Reardon and colleagues evaluated the potential detrimental effect of dexamethasone using multivariable analysis, where they adjusted for a variety of factors, including disease setting (newly diagnosed versus recurrent), tumor volume at treatment initiation, age, and extent of resection, among the 163 patients that had complete annotated data for relevant prognostic factors. Compared with patients who were not taking dexamethasone at baseline, patients treated with dexamethasone had roughly twice the risk of death. Further, baseline use of dexamethasone was the strongest identified negative risk factor for overall survival.
“Our results suggest that we should try to avoid dexamethasone among patients with glioblastoma who are treated with immunotherapy, and if corticosteroids are clinically required, we should use these drugs judiciously,” Reardon said. “Further, our results highlight that other strategies for the treatment of cerebral edema that do not have such a broad anti-inflammatory effect critically need to be investigated.”

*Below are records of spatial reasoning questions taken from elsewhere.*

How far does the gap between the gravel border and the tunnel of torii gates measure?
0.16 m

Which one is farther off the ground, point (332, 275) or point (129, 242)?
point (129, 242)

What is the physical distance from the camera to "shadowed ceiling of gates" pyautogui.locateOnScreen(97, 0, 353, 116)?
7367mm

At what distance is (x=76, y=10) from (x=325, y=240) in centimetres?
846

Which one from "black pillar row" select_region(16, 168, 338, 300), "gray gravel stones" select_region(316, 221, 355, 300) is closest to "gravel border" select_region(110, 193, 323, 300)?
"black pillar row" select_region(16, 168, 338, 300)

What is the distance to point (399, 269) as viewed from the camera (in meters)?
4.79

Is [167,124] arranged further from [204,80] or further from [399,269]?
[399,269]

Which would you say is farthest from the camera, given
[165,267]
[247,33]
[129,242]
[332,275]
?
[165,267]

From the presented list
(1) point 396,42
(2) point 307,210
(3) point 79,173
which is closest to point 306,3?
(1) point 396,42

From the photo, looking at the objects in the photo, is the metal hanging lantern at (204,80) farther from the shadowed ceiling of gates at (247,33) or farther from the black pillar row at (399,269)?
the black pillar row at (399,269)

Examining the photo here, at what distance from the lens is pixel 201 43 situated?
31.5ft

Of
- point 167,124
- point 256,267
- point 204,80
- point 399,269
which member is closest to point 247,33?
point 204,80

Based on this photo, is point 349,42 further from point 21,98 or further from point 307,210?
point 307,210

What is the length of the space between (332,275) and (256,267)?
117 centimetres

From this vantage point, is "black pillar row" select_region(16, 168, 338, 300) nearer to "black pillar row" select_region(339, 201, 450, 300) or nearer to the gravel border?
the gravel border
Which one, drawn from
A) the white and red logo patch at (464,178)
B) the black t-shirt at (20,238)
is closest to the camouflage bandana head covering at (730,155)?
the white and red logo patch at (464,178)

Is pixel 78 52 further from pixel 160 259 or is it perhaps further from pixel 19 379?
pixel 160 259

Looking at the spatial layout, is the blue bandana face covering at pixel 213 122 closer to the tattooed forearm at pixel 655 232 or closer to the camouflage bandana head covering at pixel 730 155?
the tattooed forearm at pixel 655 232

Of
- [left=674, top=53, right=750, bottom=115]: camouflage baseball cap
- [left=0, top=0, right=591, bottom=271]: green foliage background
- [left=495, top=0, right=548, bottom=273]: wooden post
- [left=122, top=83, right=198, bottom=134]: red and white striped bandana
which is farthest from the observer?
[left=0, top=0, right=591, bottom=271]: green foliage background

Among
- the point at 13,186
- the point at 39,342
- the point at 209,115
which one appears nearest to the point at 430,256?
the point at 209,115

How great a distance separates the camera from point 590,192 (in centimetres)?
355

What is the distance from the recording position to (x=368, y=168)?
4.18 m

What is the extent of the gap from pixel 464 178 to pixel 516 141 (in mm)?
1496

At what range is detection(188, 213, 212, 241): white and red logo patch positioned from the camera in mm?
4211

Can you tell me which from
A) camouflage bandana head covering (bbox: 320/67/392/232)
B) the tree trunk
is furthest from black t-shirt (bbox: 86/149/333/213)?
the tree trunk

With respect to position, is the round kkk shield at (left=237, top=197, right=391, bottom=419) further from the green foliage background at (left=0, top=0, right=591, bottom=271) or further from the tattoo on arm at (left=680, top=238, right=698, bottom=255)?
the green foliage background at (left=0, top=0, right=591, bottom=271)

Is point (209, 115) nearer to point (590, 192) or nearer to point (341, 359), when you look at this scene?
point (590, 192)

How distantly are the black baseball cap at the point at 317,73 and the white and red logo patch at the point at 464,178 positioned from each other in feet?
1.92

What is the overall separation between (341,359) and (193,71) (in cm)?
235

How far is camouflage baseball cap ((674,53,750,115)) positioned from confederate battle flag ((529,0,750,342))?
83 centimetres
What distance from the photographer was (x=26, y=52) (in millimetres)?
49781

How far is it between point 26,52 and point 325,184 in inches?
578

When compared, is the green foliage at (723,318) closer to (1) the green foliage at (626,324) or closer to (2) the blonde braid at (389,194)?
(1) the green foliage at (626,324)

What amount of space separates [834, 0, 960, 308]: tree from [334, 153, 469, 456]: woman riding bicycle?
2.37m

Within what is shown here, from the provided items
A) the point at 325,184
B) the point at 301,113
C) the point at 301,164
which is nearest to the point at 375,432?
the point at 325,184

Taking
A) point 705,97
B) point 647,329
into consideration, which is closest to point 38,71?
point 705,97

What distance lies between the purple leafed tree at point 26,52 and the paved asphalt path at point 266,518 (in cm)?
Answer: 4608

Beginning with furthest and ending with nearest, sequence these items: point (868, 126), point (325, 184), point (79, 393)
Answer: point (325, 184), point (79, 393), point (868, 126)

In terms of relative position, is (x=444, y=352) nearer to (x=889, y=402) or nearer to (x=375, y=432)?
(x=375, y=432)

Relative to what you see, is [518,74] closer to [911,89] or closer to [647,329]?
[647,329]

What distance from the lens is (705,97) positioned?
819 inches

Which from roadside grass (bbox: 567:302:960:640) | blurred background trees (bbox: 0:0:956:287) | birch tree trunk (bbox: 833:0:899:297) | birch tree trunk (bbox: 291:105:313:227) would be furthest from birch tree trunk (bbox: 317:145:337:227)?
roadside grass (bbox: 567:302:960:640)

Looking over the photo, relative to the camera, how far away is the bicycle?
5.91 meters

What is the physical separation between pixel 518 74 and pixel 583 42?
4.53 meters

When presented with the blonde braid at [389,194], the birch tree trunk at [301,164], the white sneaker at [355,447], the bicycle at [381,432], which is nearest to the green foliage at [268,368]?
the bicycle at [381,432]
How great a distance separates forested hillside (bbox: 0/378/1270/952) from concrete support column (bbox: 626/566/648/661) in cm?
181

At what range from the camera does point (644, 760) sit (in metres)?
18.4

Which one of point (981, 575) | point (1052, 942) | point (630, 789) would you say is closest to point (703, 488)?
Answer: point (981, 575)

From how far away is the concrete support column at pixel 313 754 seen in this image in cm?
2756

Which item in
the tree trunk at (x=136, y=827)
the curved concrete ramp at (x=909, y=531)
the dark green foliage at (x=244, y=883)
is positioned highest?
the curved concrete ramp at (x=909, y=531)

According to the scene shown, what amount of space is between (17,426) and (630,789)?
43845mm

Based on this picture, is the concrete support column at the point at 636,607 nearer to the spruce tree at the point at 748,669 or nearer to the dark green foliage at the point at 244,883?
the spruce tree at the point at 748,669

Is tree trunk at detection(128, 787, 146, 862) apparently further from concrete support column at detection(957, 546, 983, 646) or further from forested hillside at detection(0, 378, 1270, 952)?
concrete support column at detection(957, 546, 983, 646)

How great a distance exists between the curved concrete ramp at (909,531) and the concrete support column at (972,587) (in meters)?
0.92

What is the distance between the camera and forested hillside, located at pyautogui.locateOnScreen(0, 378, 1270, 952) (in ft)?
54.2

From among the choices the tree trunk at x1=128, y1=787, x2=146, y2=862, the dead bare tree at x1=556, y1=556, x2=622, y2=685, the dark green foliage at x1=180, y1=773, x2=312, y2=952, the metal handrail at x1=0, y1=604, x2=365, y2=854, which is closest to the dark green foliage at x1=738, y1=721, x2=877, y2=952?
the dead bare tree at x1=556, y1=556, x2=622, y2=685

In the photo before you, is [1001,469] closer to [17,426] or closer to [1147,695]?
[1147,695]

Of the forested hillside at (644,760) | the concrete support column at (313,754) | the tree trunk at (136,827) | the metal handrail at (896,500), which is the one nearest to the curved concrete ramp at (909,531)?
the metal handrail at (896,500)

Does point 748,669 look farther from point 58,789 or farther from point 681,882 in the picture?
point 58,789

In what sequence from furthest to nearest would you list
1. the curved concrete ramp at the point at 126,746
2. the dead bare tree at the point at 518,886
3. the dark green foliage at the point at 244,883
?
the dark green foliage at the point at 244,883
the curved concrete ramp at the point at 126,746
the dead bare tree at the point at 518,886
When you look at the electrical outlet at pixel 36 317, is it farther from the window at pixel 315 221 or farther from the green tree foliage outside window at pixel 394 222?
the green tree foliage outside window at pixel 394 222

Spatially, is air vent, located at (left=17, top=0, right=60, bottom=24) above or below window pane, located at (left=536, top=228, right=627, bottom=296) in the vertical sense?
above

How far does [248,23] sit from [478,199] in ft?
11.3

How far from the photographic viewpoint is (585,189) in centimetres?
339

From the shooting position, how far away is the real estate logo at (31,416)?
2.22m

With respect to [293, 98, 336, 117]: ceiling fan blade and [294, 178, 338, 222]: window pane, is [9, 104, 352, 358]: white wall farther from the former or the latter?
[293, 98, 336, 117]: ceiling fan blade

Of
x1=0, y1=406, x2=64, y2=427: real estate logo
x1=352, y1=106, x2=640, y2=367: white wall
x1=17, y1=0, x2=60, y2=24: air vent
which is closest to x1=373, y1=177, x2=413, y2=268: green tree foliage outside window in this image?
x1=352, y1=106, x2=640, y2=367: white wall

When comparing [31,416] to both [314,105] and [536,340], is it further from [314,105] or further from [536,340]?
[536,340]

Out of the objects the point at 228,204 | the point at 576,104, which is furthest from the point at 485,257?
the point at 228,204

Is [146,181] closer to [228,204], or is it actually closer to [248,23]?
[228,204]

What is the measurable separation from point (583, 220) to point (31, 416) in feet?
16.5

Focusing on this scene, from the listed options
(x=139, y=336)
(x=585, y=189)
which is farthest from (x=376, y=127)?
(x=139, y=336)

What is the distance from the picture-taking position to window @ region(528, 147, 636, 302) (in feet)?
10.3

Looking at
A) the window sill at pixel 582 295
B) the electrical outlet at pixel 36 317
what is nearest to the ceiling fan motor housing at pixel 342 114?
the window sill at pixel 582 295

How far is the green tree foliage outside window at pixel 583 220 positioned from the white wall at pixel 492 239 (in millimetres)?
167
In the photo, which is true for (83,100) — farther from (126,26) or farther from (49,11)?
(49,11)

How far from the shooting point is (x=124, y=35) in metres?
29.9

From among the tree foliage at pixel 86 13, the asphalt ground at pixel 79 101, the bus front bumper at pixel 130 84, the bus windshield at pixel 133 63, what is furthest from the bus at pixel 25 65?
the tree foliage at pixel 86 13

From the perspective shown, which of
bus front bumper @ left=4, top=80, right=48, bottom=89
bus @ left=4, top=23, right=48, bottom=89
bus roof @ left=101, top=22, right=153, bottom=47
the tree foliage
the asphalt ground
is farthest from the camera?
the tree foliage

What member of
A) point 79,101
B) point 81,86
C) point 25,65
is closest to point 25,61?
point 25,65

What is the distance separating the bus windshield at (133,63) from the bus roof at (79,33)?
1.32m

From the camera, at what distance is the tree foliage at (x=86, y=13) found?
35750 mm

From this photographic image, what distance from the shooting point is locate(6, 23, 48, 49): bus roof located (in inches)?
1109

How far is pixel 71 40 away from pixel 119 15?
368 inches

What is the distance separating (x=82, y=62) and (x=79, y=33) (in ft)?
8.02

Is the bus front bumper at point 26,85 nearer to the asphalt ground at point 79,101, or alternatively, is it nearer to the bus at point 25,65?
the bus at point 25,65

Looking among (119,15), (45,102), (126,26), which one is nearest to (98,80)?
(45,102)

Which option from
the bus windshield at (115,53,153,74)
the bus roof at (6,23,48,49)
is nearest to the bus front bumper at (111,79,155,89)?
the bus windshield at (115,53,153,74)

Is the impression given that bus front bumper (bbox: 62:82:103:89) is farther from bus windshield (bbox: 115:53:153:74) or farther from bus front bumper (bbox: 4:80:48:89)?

Limitations of the study include the retrospective nature of the clinical analyses. Further, in their preclinical studies, the researchers solely evaluated the effect of dexamethasone on the efficacy of anti-PD-1 treatment.
“Whether the same observations would occur with other immunomodulatory checkpoint targeting agents, or even other immunotherapy treatments—such as vaccines, adoptive cellular therapies, or genetically engineered oncolytic viruses—remains to be evaluated,” noted Reardon.